ESBL enzymes are characterized by the ability to hydrolyze third-generation cephalosporins (such as ceftriaxone and cefixime) and aztreonam.3 Resistance rates to ampicillin are as high as 66% to 78% in invasive neonatal E. coli isolates.4 Less data still exists worldwide regarding ESBL resistance towards aminoglycosides but the overall increasing rate of resistance to gentamicin now surpasses 10% in the United States and Europe.5 ESBL colonization exceeds just over 10% worldwide though approaches at least double that figure in certain parts of the world such as India, Southeast Asia, and Africa.6
Analysis of neonatal E. coli bacteremia isolates in the United States from 2006 to 2016 found 67% resistance to ampicillin, 14% to gentamicin, 2% to ceftriaxone, and 0% to amikacin and carbapenems.7
Management
The combination of ampicillin and gentamicin is the first choice for empirical antibiotic therapy when early onset sepsis is suspected. This targeted combination of gram positive and gram negative coverage addresses the most common bacterial pathogens in early onset neonatal sepsis. Broader spectrum antibiotics are reserved for rarer cases such as the one presented here. When selecting or adjusting appropriate antibiotic coverage, clinical context must be taken into account including demographics, clinical course, and available susceptibility patterns.
Patient course
Pediatric infectious disease was consulted and antibiotic coverage was changed from ampicillin and gentamicin to meropenem with the first dose administered by 24 hours of life. Repeat blood culture at 48 hours of life remained positive with a first negative blood culture at 72 hours of life. A lumbar puncture was performed on day of life number 4. Cerebrospinal fluid (CSF) culture pretreated with meropenem was negative, but concerning for elevated white blood cells of 97/mm3 with protein of 296 mg/dL. A 21 day course of meropenem was therefore completed. The infant remained on noninvasive respiratory support throughout the NICU course and was eventually weaned to room air by 5 weeks of life. The remainder of the NICU hospital course was remarkable for mild hyperbilirubinemia, anemia of prematurity, immature retinal exam in zones 2 and 3, and an occlusive thrombus in the right great saphenous vein likely secondary to a right lower extremity PICC. At the time of discharge at 46 days of life and 39 weeks corrected gestational age, the patient’s weight was 2775 grams.
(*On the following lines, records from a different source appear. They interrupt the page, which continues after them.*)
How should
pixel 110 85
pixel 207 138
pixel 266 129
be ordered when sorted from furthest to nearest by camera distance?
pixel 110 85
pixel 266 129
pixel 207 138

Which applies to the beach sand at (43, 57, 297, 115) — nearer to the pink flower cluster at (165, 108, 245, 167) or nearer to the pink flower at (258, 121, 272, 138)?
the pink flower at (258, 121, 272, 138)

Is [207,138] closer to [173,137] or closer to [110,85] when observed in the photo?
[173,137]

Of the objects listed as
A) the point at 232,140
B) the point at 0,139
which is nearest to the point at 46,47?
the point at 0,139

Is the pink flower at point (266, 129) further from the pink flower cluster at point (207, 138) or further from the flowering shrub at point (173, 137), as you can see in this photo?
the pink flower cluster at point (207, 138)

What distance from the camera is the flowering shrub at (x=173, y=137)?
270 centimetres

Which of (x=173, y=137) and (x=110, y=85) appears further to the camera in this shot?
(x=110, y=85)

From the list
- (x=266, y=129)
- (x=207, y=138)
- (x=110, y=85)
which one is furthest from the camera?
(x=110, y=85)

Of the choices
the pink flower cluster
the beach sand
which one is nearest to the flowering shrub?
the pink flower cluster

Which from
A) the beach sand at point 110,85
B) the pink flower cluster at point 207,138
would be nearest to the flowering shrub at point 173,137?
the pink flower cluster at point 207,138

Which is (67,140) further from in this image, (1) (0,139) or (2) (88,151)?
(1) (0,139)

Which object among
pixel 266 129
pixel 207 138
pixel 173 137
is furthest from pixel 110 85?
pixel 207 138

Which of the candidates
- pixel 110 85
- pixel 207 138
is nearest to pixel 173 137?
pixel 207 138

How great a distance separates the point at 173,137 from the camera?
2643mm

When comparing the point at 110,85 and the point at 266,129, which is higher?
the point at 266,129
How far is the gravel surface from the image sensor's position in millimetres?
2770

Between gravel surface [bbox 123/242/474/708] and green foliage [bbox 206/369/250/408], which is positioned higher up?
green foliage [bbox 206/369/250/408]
She was stable on room air and tolerating ad lib feeds of maternal milk fortified to 22kcal per ounce.
Discussion
Neonatal sepsis is the leading cause of death in preterm newborns worldwide, with an estimated annual mortality rate of 203,000.8 A systematic review in 2017 comparing 23 global studies, with a total of 3,381 laboratory-confirmed bloodstream infection cases, found the prevalence of extended-spectrum ß-lactamase producing Escherichia coli (ESBL-PE) infections to be 11% among neonates.7 These cases were pooled from Africa, South America, India, Asia, and Europe in order of descending prevalence. Surprisingly there were no North American cases in this review. However, between 1990 to 2011 the number of ESBL cases tripled in the United States.9
Early onset sepsis with ESBL has historically demonstrated relatively high mortality rates especially among the preterm neonatal population. These alarming statistics highlight the dangers and increasing frequency of ESBL infections in the vulnerable newborn population. Clinicians should have a high index of suspicion for ESBL E. coli sepsis in infants whose clinical status does not improve on typical empiric antibiotic coverage and/or in the context of infants born to mothers from high-risk regions. We believe that in our case early initiation of meropenem was life saving for this infant.